▶ **Supplied text**:
The vid in #12 explains it pretty well, we often learn by what we see and then interpret that wrongly. We don't actually swing the club around us - even though it might FEEL like we do. Normally what happens is that in getting it wrong the hands out-race the shoulders and drag the club too much to the inside (and too low) in the takeaway and from there it's a series of compensatory moves in order to hit the ball with any consistency.


----------



## One Planer (Sep 3, 2013)

JustOne said:



			The vid in #12 explains it pretty well, we often learn by what we see and then interpret that wrongly. We don't actually swing the club around us - even though it might FEEL like we do. Normally what happens is that in getting it wrong the hands out-race the shoulders and drag the club too much to the inside (and too low) in the takeaway and from there it's a series of compensatory moves in order to hit the ball with any consistency.
		
Click to expand...

Sounds like a previous habit of mine


----------



## SocketRocket (Sep 3, 2013)

JustOne said:



			You'd be wrong.
		
Click to expand...

Not sure what you mean by that remark?

I can manipulate the clubhead out away from me, straight along the ball to target line or round to the inside by moving my arms and not rotating by torso.   At a point where the club head has moved around 3 feet I then have a problem, my left arm is now pushed against my rib cage and I cant move it any further round, I can only move it upwards.

Please explain what is wrong with that?    I know it's not what you want to do but the OP was asking about taking the club back without rotation.


----------



## Rooter (Sep 3, 2013)

▶ **Information shown**:
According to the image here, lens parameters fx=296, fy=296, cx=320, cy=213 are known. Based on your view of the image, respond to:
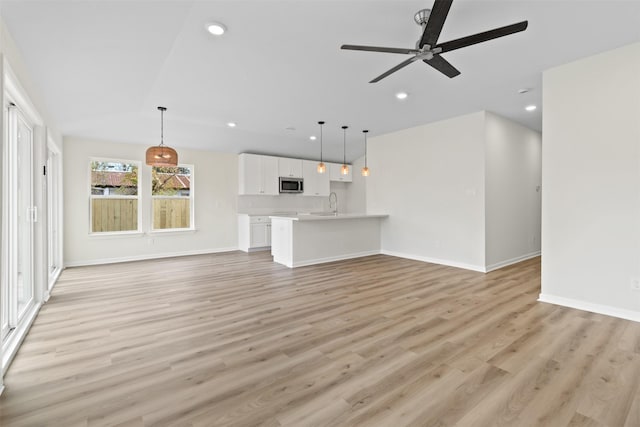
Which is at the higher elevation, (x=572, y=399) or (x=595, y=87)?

▶ **What is being asked**: Continue the golf swing thread from the point where it stops. The lines have nothing to do with the golf swing thread.

▶ **Response below**:
I cant add anything constructive, but i have found the thread very interesting! i hadn't really thought about it in the way the video JO posted, i can now see where potentially i have been creating problems for myself. I have been trying to work on less arms more body doing the hard work and am understanding it better now, i can see where i need to practice! explains a lot to me!

carry on.


----------



## JustOne (Sep 3, 2013)

SocketRocket said:



			Not sure what you mean by that remark?
		
Click to expand...

I apologise, my remark was incorrect - you can swing the club around by your ankles if that's what *you* want to 'teach' and have people think that to be correct way to perform a decent stroke. I would choose the proper way.


----------



## SocketRocket (Sep 3, 2013)

JustOne said:



			I apologise, my remark was incorrect - you can swing the club around by your ankles if that's what *you* want to 'teach' and have people think that to be correct way to perform a decent stroke. I would choose the proper way.
		
Click to expand...

Why do you do this?

You should have used all my quote, not just a bit that is taking it out of context.

THE OP ASKED ABOUT TAKING THE ARMS AWAY WITHOUT ROTATING THE BODY.   I NEVER SUGGESTED IT!!      I answered his question, I didnt suggest this is the correct way to make a back swing. Did I?


----------



## bobmac (Sep 3, 2013)

Now where's that popcorn recipe gone


----------



## JustOne (Sep 3, 2013)

SocketRocket said:



			Why do you do this?
		
Click to expand...

Because I understood the question precisely and knew EXACTLY what he was implying. His question was "what direction do you think should they travel" to which your answer was "what ever position you wanted in the first two or three feet" which I decided all by myself to be NOT the answer he was looking for, and is therefore effectively the wrong answer. It's also the wrong answer should anyone want to use that advice to create a good golf swing, so it was wrong twice. If you didn't know the answer or don't understand it that's OK, if you can't accept that your answer was wrong and want to argue about it then that's up to you, you're going to have to continue alone.

Edit your post as much as you like.


----------



## SocketRocket (Sep 3, 2013)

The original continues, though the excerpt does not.